Evde iş biter mi? Biri bitse biri başlar. Bulaşıklarını çarçabuk yıkayıp evcilik oynayan torunlarına seslendi ‘‘Selver, Hediye, İzet, haydi bakam düşün önüme, sizi orman üzümü yemeye götürcem’’ ‘‘Anane incir de olmuş mudur?’’ ‘‘Yok yavrum daha olmadı, öldü olcak,bi kaç güne sararmaya başla. Harman yerindeki orman üzümleri barmak gibi olmuş,sıcak çökmeden gidip yiyem’’ ‘‘Ben gelmeycem, İboyla Hakan beni bekleycekti, caminin avlusunda top oynaycaz’’ ‘‘Bana bak üstünü başını batırıp da ananı gızdırma gene, pontulunu yıkatdırı görüsün’’ ‘‘Tamam be’’ ‘‘Ananlar tarladan dönmeden de eve gel, sopayı yirsin bak, aratdırma gendini’’ ‘‘Anane bırak şunu da gitsin, bi rahat vermez bize’’

Münevver yeşil sabun kokulu örtmesinden dışarı çıkmış ak saçlarını içeri soktu, kirliğini sırtına geçirdi. Sallanan korkuluğa tutunarak yavaşça, gıcırdayan merdivenden indi. Çift kanadından biri açılan ahşap kapının ipini içeri çekti, taşlarla döşeli avluya çıkıp örttü kapıyı. Münevver elinde bastonu, bir tarafında Hediye, diğer tarafında Selver, terliklerini sürüye sürüye yürümeye başladılar. Evlerinin yanında, bayırın aşağısında bulunan Sakarya ırmağından gelen esinti yüzlerini okşayıp köyün içine doğru yayılıyordu. İlerideki iğde ağaçlarının yanından kendilerine doğru gelen bir karaltı belirdi. “Münever Aba napıyon’’ ‘‘Allah eyliğini vesin sen miydin Ayşe bilemedim seni, napam torunları gezdiryom işte’’ Münevver nasırlı ellerini küçük kızların örgülü saçlarında sevgiyle gezdirdi. ‘‘Aman Aba iyi bak torunlara, sen duymadın heralde’’ ‘‘Nolmuş gı’’ ‘‘Nolcak Dereköyden Kayıkçıların gücük torun Sakarıya gaçmış, ölüsünü gaç gün sona taaa gum ocaklanın orda bulmuşla’’ ‘‘Deme ya anacığı nası yanmışdır sabinin, Allah gorusun’’ Çocukları kendine doğru çekip vücuduna bastırdı. “Âmin, âmin gidem bakam ben’’ Münevver içine düşen ateşle birlikte harman yerine getirdi kızları. Tarlanın kenarlarını boydan boya sarmış böğürtlenlerin, bastonuyla dikenli dallarını eğdirerek doyasıya, elleri ağızları boyalanarak yediler.

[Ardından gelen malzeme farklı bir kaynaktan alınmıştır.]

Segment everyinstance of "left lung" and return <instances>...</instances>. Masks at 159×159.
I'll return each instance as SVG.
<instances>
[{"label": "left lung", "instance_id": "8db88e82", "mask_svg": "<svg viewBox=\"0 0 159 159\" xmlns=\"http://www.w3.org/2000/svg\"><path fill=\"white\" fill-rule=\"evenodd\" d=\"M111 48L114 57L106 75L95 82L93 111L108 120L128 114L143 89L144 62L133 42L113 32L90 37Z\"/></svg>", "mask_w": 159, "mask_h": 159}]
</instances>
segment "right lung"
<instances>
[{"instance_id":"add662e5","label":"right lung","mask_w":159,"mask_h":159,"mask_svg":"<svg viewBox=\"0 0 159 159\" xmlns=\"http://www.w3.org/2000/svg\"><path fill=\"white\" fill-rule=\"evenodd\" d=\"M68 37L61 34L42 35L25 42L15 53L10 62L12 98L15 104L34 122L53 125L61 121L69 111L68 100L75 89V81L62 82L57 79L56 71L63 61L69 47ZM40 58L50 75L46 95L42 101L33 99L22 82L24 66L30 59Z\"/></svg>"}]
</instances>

Kızlarla birlikte Münevver kapıdan çıkmadan İzzet çoktan köyün ortasında, koca çınarların, mor akasyaların gölgelediği caminin avlusuna varmıştı. Öğlen ezanı okunmaya başladığında, ela gözlü, kumral saçlı İzzet, kuzenleriyle top koşturmaktan yorulmuş, suratı pancar gibi olmuştu. “Hakan, İbo hadi gelin len Sakarıya gidem, şöyle bi yüze serinleriz’’ ‘‘Hasan dedeye görünmeden üst başa gidem, amcama söylerse canımıza okur’’ ‘‘Hasan dede iyce yaşlandı, yemeyine düşen sineği bile görmüyo be, bizi nası görcek’’

Köydeki çocukların tek eğlencesi değil, en büyük eğlencesi Sakarya ırmağında yüzmekti. Sakarya’nın üst taraflarında, Meryem Dağıyla Kiremitçilerin Çiftlik arasından akan kısmında yüzer, alt taraftaki daha sığ olan, rengârenk, irili ufaklı taşlarla dolu kısmında, suyun dışına sıçrayarak yüzen yayın balıklarından tutarlardı. Irmağın içerisinde bulunan girdapların, akıntının yerini genelde herkes bilir, oralardan uzak dururlardı.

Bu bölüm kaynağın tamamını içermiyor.